It should be noted that, before classifying the acquired data to be classified, preprocessing is required to be performed on the data to be classified. For example, for unstructured events, preprocessing may include removing duplicate data, removing rows with empty strings, unifying data formats, and so on. Those skilled in the art can adopt a corresponding preprocessing mode for the data to be classified according to the actual characteristics of the data to be classified and the data classification requirement, and the method is not limited specifically here.
And 104, performing multiple iterations on the classification process of the data to be classified by adopting an unsupervised learning method.
It should be noted that, because the sentence embedding degree obtained by the sentence embedding model based on the pre-trained language model is low for the spatial embedding degree of different semantic sentences, the clustering result accuracy is extremely low when the sentence embedding model is directly used for clustering, and the clustering result cannot be practically applied.
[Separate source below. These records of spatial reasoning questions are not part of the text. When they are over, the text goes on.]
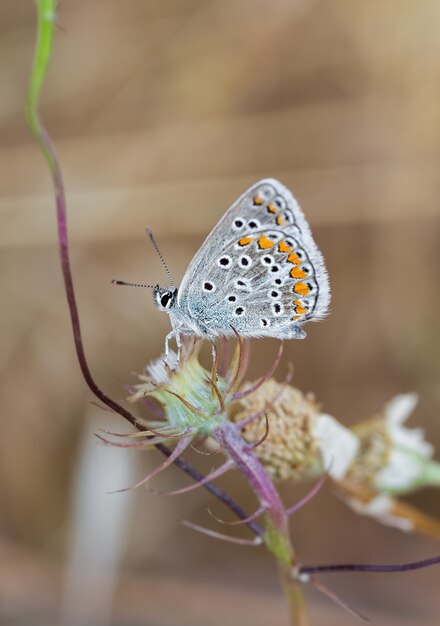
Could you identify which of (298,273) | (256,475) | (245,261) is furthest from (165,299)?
(256,475)

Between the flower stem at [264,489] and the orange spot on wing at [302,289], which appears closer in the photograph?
the flower stem at [264,489]

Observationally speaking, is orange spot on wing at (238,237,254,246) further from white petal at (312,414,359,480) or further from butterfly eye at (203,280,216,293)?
white petal at (312,414,359,480)

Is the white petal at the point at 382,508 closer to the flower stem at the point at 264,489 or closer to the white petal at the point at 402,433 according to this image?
the white petal at the point at 402,433

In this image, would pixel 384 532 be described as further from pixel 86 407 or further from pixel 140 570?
pixel 86 407

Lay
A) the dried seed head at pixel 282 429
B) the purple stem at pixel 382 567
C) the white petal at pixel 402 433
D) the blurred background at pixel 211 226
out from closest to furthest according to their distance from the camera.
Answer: the purple stem at pixel 382 567 < the dried seed head at pixel 282 429 < the white petal at pixel 402 433 < the blurred background at pixel 211 226

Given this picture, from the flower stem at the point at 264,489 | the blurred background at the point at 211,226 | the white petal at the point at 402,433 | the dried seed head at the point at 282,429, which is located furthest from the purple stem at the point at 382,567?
the blurred background at the point at 211,226

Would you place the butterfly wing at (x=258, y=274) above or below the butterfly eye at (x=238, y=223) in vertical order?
below

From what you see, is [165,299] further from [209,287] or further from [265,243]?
[265,243]

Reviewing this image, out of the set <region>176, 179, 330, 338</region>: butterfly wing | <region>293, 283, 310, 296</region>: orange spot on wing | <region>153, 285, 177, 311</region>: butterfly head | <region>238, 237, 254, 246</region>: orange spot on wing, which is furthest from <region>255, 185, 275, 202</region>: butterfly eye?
<region>153, 285, 177, 311</region>: butterfly head
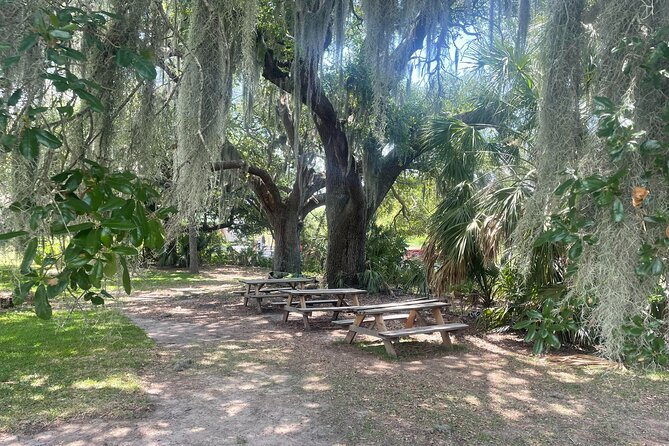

In order to solve the problem, in this embodiment, an embedding model is first used to embed the data to be classified to obtain an embedded representation, and then a clustering algorithm is used to cluster the embedded representation to obtain data with pseudo labels of multiple categories. By adopting an unsupervised learning method, the embedded model is finely adjusted through pseudo-labeled data of multiple categories, so that the embedding performance of the embedded model is improved, and the spatial embedding discrimination of the embedded model is also improved. The process does not need a large amount of manual labeling, and the cost of manual labeling is reduced. And finally, clustering the new embedded representation through the clustering model to obtain marking data of a plurality of categories. The process is one iteration in a multi-iteration process, and after the multi-iteration process, accurate hierarchical classification of the data to be classified can be achieved.
And obtaining labeled data of a plurality of categories through a clustering algorithm, wherein each category corresponds to a cluster, and all data in the cluster belong to the category. Too much or too little category number will affect the clustering result, and the category number can be adjusted by changing the parameters of the clustering algorithm, so as to obtain a more suitable category number.
It should be noted that the embedding model in this embodiment is a sentence embedding model, and compared with a word embedding model, the sentence embedding model can better understand the sentence semantics of the data to be classified.
The Clustering algorithm may be a Density-Based Spatial Clustering of Applications with Noise (DBSCAN), a high-level Spatial Clustering of Applications with Noise (HDBSCAN), or a Clustering algorithm that requires a given number of classes, such as a K-Means Clustering algorithm (K-Means Clustering, K-Means), a K-Means + + algorithm, a kernel K-Means Clustering algorithm (KernelK-Means Clustering), and the like.
And 106, responding to the condition that an iteration cutoff condition is met, outputting the labeled data which corresponds to the data to be classified and comprises at least one hierarchical label and a plurality of categories, wherein the hierarchical label is used for representing the classification hierarchy of the labeled data.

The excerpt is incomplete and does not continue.